Three against one, and the others we had with us didn’t - couldn’t? - question Mothstar either, especially when I announced at the same time the plan of calling her Mothstar. Because what’s the point of anointing a leader if you’re not prepared to follow them to the ends of the earth?
-
We set off.
Previously I’d thought of the home I’d grown up in as really quite northern, with its endless snowfalls and short leaf-bare days. I’d certainly met cats from further south who’d thought so. The north of our ancestors couldn’t be very different, I thought - maybe colder, and certainly less populated, but there would still be trees and prey and flowing water. All the things that seemed necessary for a homeland, especially a homeland as brilliant as the one Mothstar was promising, so necessary I barely thought to question them.
But we stopped passing the tall trees after half a moon’s journey. A few scrubby evergreens grew further north, but even they petered out eventually. It became harder and harder to find water that wasn’t frozen.
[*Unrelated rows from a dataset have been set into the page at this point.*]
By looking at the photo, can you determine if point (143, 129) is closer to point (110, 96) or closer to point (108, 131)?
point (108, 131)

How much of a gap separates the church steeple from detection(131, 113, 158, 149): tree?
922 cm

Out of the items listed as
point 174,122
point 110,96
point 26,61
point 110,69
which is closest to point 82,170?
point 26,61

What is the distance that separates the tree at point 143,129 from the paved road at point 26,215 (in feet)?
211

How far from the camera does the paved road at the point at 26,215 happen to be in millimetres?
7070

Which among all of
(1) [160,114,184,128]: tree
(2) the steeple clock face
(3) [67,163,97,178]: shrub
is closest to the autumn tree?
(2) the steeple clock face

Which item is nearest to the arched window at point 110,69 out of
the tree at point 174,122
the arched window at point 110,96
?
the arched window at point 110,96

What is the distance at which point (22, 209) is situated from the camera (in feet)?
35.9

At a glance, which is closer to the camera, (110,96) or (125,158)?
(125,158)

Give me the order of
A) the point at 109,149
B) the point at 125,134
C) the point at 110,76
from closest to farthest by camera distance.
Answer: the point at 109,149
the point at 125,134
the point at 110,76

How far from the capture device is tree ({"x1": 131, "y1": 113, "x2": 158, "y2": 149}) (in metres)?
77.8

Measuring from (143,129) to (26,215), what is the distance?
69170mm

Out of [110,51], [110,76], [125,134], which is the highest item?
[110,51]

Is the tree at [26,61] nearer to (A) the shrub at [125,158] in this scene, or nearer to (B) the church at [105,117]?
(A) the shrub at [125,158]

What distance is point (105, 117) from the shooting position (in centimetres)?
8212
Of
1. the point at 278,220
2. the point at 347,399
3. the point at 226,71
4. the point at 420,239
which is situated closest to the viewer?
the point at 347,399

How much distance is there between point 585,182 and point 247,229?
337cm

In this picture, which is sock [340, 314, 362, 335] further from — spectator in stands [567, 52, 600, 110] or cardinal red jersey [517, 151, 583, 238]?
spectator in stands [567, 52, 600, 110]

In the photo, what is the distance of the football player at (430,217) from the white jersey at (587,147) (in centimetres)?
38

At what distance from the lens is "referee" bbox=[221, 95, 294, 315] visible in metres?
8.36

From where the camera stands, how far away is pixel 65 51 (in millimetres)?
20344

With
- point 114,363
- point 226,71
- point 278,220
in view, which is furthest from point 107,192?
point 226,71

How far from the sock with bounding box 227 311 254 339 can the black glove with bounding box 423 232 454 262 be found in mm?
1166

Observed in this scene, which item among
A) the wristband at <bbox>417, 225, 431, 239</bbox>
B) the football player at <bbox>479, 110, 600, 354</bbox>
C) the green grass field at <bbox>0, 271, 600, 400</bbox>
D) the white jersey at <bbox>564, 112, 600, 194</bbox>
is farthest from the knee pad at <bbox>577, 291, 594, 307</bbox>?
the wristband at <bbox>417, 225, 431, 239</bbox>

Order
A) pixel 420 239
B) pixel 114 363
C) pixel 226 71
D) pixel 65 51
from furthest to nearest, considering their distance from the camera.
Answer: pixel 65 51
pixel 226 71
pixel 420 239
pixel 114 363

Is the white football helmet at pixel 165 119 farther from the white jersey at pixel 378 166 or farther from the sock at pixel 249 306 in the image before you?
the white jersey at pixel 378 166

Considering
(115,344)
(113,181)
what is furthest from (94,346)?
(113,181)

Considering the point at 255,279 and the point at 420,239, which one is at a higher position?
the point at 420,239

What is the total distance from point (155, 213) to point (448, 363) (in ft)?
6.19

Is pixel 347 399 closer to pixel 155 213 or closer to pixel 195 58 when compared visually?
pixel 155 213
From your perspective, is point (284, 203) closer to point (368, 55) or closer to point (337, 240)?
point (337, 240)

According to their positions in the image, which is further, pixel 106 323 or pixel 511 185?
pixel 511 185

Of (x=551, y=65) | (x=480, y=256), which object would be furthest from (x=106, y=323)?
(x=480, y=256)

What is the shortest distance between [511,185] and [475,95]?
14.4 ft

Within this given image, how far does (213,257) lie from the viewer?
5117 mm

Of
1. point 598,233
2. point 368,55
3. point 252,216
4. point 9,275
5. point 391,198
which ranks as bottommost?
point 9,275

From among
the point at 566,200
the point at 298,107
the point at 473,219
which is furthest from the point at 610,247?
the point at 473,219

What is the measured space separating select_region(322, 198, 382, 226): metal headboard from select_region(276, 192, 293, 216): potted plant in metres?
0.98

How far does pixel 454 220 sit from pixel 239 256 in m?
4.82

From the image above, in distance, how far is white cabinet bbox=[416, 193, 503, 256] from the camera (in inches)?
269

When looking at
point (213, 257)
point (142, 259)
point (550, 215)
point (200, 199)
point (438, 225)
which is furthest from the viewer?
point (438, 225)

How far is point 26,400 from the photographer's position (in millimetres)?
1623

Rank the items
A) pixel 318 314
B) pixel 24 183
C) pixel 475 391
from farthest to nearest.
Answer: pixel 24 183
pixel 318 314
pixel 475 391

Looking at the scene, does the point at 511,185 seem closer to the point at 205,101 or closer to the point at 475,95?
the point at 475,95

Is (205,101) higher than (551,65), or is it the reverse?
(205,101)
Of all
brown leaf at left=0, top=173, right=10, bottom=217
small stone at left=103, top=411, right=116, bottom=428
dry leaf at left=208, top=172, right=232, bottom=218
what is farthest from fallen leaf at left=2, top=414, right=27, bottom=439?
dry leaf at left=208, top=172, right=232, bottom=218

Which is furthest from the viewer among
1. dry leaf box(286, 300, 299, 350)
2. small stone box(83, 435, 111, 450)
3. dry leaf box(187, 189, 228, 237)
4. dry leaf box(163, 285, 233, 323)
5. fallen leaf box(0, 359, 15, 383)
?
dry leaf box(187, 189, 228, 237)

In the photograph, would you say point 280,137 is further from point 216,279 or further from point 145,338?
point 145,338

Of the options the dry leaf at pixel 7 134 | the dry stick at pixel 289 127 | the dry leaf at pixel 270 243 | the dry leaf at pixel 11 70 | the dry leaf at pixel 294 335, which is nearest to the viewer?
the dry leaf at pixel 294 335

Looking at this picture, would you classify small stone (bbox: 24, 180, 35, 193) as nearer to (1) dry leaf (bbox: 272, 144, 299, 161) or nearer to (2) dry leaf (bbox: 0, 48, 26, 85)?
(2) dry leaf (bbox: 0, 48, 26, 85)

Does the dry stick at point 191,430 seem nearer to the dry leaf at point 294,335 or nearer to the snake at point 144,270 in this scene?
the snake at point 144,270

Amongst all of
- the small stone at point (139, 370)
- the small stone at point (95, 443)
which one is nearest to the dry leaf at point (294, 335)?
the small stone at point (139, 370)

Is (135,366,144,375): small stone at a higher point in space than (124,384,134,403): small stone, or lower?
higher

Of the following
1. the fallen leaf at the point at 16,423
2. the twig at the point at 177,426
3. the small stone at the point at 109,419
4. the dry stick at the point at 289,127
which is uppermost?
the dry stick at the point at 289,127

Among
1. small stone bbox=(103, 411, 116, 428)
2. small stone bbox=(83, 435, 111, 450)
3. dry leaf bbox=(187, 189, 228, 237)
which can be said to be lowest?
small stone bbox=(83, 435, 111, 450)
The only prey that survived was as skinny as we were, and so timid and fleet-footed we spent more energy hunting than we gained from our catch.
Hareleap started coughing. She’d been an elder before we left the Clan, too young to have lived in the north himself but old enough to have known cats who did, and I think her main motivation for supporting Mothstar was a longing to see the land of their stories. She’d been frail and faint since before we’d passed the tree line, but now she was barely able to stagger to her feet to begin the day’s march. We could find none of our familiar healing herbs. Eelfoot shouted us to a stop, and we waited.
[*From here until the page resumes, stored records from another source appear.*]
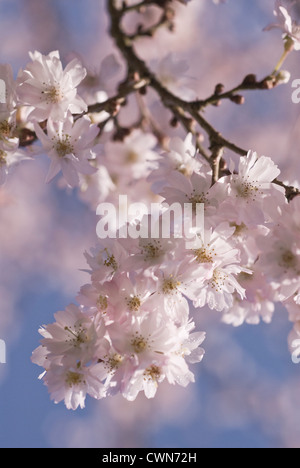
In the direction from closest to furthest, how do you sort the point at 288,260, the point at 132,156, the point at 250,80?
the point at 288,260 → the point at 250,80 → the point at 132,156

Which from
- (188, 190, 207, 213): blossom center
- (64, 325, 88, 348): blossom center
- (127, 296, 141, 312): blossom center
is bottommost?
(64, 325, 88, 348): blossom center

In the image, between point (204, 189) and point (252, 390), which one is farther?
point (252, 390)

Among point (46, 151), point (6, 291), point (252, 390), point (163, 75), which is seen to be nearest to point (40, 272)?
point (6, 291)

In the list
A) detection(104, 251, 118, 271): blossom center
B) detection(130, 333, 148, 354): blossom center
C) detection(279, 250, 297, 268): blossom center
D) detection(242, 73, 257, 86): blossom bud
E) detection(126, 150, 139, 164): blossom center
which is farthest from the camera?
detection(126, 150, 139, 164): blossom center

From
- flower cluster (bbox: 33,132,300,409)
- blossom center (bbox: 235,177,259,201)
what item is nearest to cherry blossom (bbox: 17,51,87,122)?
flower cluster (bbox: 33,132,300,409)

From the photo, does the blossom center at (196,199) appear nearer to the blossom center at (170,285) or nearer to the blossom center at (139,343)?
the blossom center at (170,285)

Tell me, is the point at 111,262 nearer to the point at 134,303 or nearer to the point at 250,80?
the point at 134,303

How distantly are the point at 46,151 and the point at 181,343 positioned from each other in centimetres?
66

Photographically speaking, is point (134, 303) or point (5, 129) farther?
point (5, 129)

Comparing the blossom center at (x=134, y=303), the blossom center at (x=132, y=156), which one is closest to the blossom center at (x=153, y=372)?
the blossom center at (x=134, y=303)

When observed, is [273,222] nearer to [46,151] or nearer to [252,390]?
[46,151]

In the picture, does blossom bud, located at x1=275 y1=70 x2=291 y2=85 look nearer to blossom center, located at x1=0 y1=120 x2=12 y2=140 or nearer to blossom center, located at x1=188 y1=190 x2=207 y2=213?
blossom center, located at x1=188 y1=190 x2=207 y2=213

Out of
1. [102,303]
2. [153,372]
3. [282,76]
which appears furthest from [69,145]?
[282,76]

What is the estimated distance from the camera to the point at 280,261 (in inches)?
49.1
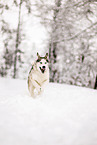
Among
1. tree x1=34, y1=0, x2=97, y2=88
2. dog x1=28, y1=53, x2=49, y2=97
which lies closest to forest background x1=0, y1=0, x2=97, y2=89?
tree x1=34, y1=0, x2=97, y2=88

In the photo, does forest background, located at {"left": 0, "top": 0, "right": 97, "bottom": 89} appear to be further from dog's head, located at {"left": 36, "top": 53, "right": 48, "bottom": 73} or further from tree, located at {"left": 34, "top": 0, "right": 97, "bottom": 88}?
dog's head, located at {"left": 36, "top": 53, "right": 48, "bottom": 73}

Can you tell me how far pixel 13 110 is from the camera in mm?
3779

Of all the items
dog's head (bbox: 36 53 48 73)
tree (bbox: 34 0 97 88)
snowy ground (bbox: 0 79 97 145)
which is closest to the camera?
snowy ground (bbox: 0 79 97 145)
And when we’d done waiting, and Mothstar had said the funeral rites, there was nothing to do but carry on, further across the endless tundra.
-
Deaths came thick and fast after that; the old and young were worst affected, but the north doesn’t really discriminate. Hareleap had had greencough, I reckoned (as our old medicine cat’s sister I had the best medical knowledge of the bunch, which tells you how badly off we were). Other cats died of the cold, of sicknesses too exotic to be named, and of that old bogeyman, starvation. Mostly of starvation, because if the lack of food wasn’t what finally killed them, it certainly made them more susceptible to whatever did. I’ve told you how hard it was to find food.
Eelfoot fought with Mothstar then. We were surely far north enough, he said, to satisfy both her and StarClan. We ought to stop, and concentrate our energies on finding food, on making shelter, on staying alive. Continuing was a fool’s errand, and Mothstar knew it.
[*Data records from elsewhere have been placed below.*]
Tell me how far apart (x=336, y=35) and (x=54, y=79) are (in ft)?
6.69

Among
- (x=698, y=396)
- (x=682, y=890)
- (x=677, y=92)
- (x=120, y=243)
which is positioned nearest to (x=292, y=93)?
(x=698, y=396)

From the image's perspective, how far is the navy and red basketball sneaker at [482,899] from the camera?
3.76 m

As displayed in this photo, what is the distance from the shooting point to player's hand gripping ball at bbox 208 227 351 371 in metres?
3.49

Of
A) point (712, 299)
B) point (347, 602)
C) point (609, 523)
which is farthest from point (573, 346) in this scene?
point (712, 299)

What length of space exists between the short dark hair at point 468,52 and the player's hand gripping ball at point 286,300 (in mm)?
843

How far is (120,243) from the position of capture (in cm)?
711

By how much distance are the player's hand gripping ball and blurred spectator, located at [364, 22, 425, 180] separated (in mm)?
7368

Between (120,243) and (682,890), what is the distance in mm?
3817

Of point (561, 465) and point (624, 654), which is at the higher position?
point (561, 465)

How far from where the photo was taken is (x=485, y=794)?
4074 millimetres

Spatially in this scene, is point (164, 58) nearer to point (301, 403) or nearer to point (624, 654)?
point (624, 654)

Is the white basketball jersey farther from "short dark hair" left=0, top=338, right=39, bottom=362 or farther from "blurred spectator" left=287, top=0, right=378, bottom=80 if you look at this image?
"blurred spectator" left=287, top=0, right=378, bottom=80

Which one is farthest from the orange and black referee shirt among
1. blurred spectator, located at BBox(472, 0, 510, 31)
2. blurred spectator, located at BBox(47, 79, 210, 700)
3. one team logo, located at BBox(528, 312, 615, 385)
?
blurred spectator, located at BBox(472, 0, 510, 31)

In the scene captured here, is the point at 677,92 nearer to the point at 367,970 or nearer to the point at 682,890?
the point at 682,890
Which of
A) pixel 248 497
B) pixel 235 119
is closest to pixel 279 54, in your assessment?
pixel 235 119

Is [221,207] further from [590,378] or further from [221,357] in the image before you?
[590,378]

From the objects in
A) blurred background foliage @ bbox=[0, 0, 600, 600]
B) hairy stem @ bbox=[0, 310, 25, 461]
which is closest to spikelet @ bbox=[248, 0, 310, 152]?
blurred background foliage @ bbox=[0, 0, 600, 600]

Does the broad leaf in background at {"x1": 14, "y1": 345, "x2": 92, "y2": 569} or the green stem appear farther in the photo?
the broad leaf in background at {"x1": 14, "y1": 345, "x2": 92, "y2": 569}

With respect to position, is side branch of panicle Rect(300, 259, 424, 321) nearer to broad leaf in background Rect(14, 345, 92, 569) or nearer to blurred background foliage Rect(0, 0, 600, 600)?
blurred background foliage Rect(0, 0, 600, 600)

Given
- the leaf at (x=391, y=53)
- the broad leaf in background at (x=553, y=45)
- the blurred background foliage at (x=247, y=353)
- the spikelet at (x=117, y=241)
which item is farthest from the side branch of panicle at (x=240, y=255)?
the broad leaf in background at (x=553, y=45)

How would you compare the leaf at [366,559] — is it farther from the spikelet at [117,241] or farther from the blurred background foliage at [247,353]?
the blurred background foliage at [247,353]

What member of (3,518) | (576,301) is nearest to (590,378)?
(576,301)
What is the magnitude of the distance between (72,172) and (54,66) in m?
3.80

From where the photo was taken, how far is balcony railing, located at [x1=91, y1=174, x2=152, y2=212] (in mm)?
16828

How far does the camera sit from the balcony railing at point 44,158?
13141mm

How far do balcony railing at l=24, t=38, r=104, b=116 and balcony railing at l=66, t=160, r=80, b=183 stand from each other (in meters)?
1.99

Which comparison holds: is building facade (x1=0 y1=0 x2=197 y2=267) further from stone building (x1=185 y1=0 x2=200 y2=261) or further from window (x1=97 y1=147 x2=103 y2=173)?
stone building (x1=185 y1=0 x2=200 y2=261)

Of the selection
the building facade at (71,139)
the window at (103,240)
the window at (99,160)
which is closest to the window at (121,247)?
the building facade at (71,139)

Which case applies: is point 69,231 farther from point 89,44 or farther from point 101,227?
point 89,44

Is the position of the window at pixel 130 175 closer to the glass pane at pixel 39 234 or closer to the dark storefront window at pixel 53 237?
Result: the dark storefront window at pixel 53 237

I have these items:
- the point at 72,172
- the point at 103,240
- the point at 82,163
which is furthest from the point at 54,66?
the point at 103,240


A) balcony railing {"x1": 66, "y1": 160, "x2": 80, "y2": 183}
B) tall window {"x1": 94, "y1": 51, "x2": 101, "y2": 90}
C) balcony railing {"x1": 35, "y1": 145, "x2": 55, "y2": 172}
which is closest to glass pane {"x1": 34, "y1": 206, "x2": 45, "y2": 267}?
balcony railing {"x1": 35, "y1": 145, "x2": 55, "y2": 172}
Mothstar shook her head, always with that determination in her eyes that she’d had since she first broached the idea of a journey. “This isn’t the place. StarClan will show me the place.”
StarClan did shine more brightly here, their light uncontested by the glow of Twoleg settlements, but they didn’t seem to give any more answers.
When the sunlight went - when the sun set one day barely after it had risen, and abandoned us to days of grey twilight - and Mothstar still refused to stop, Eelfoot shook his head in return and refused to travel any further. So then it was just me and Mothstar and a handful of others, and a gaping whole in our conversations where the others had once been. Our plans of finding peace and unity were ruined beyond repair, even if none of us would admit it out loud.
In near silence and almost total darkness, we walked on and on and on, until I begin to think that I had followed Mothstar to the ends of the earth. I couldn't remember any of the reasons I'd began the journey.
I don't know how much time it's been from then to now.